Вот так даже здесь подтвердилось с почти неожиданным простодушием и почти нечаянной очевидностью это суждение относительно “кожи”, что я вынесла о нем.
ПОСЛЕДНЯЯ ИЗ ФЛОРЕНТИЙСКИХ НОЧЕЙ
Новогодняя ночь. Бал-маскарад. Залы, гостиные. В одном из них при неярком свете, в удушье обстановки – жалкая, взятая напрокат роскошь! – я без маски, с несколькими знакомыми.
Кружащееся вторжение группы костюмированных, один отделяется от группы, приближается, склоняется в поклоне.
Белый бурнус, тюрбан. Лицо без маски.
– Вы узнаете меня?
– Нет.
– Вглядитесь хорошенько. Возможно ли, чтобы костюм так меня изменил?
(Я “хорошенько вглядываюсь”.)
– Неужели вы и впрямь меня не узнаете? (В голосе, сперва радостном, начинают проскальзывать интонации уязвленного самолюбия.)
Лицо молодое, довольно приятное. Темная шевелюра.
Я, робко:
– Да, да; сейчас мне кажется, что я действительно видела вас, может быть, когда-нибудь где-то… Скорее слышала… мне кажется, что ваш голос мне… (Он все смотрит.) Нет, нет, решительно я вас вижу впервые!
Кругом смех, полувосхищенный, полуудивленный, восклицания и за всем этим шумом – четко:
– Такой-то.
– Вы? Боже! Простите меня, ради Бога, но я так плохо вижу, и у меня плохая зрительная память, и мы так давно не виделись, и тогда у вас были усы.
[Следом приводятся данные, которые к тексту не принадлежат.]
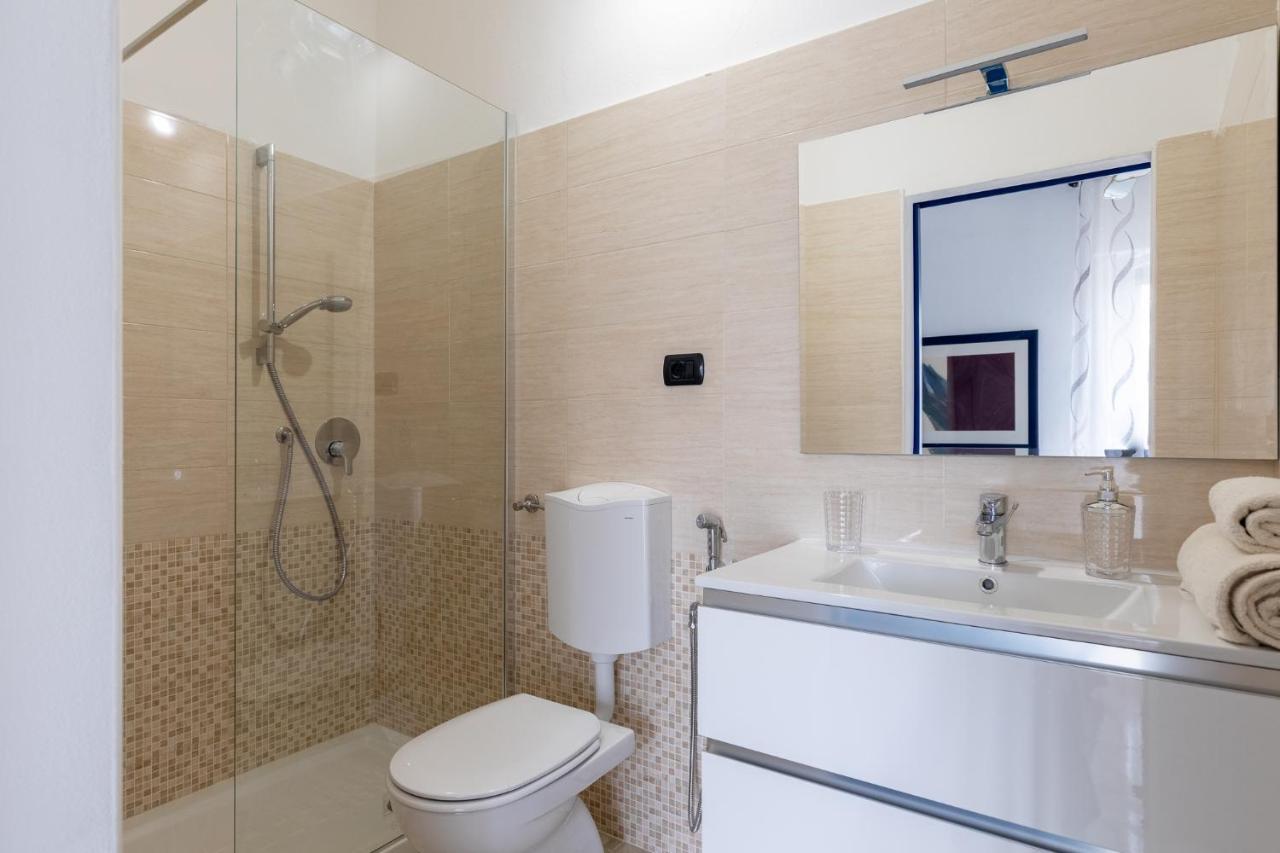 Easy Stay Verona Rooms Екстер'єр фото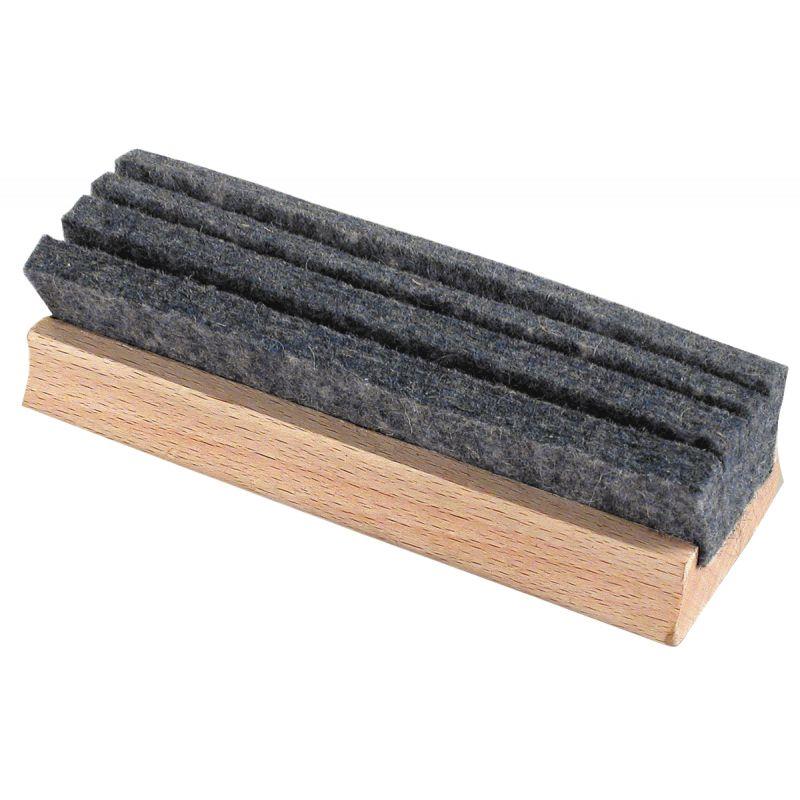 Brosse à tableau feutre, qualité supérieure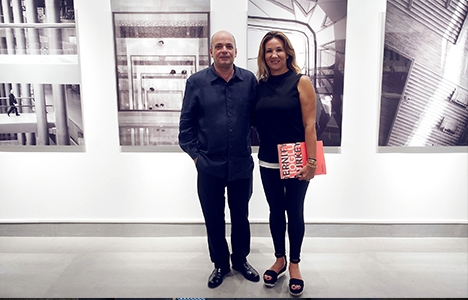 Tabanlıoğlu Mimarlık 12. kez Cityscape Global’e katılıyor!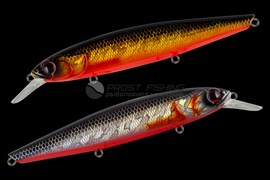 Воблер TsuYoki DRAGA 130SP / 24.3гр / 0.2-1.8м / 264W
– Усы, у меня? Да я никогда в жизни не носил усов!
– Быть того не может. Я очень хорошо помню: маленькие, щеточкой усики.
– Но уверяю вас, клянусь, что никогда в жизни… Вмешиваются другие:
– Мадам, вы ошибаетесь, вы его путаете с кем-то другим, это и впрямь так: он никогда не носил усов!
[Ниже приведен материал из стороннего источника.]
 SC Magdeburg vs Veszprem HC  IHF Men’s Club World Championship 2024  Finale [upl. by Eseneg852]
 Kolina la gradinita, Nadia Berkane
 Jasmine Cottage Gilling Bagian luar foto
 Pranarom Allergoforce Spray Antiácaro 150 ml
– Странно. Я отлично помню. Маленькие, щеточкой.
Он, в отчаянии:
– Маленькие ли, большие, щеточкой или а-ля Гийом, я никогда не носил усов!
Я, разжалобленная неподдельным огорчением, причиненным мной, – этому незнакомцу:
– Ах нет! Успокойтесь! Я верю вам! Но – все-таки странно: я отлично помню: маленькие черные усики. А, погодите, погодите, не в очках ли дело? Конечно, была одна вещь, теперь ее нет – очки, а маленькая щеточка усов – это были брови. (Как бы сравнивая): Большие брови. Да, в этом, конечно, дело. Но все-таки странно – я отлично помню…
– В самом деле странно. Удаляется, уязвленный.
* * *
Положа руку на сердце: узнала ли я его, да или нет? действительно ли до такой степени безвозвратности я его не узнала?
В первый миг – да (то есть нет), во второй – что-то пронзило, в третий – я уже знала (узнала) голос, не лицо, которое я, впрочем, никогда не узнавала, но, воспользовавшись истинностью моего первого “нет”, уже закусив удила, продолжала не узнавать до конца.
* * *
С тех пор больше ни одного слова. Время от времени я слышу о нем – все одно и то же: дела идут плохо, сын растет.
* * *
А усы? Что касается усов, то я ничуть не лукавила. Я не только о них помнила, но как только он назвал себя, я увидела их и увидела, что их не хватает. И эти “щеточки бровей” тоже не были шутливой выдумкой. Видишь нечто поверх чего-то. Но пара ли это усов над парой губ или пара бровей над парой очков – это деталь, знать которую не мое дело, а. его. Пусть удовольствуется “щеточкой”.
Надо ли добавлять, что он никогда не носил очков?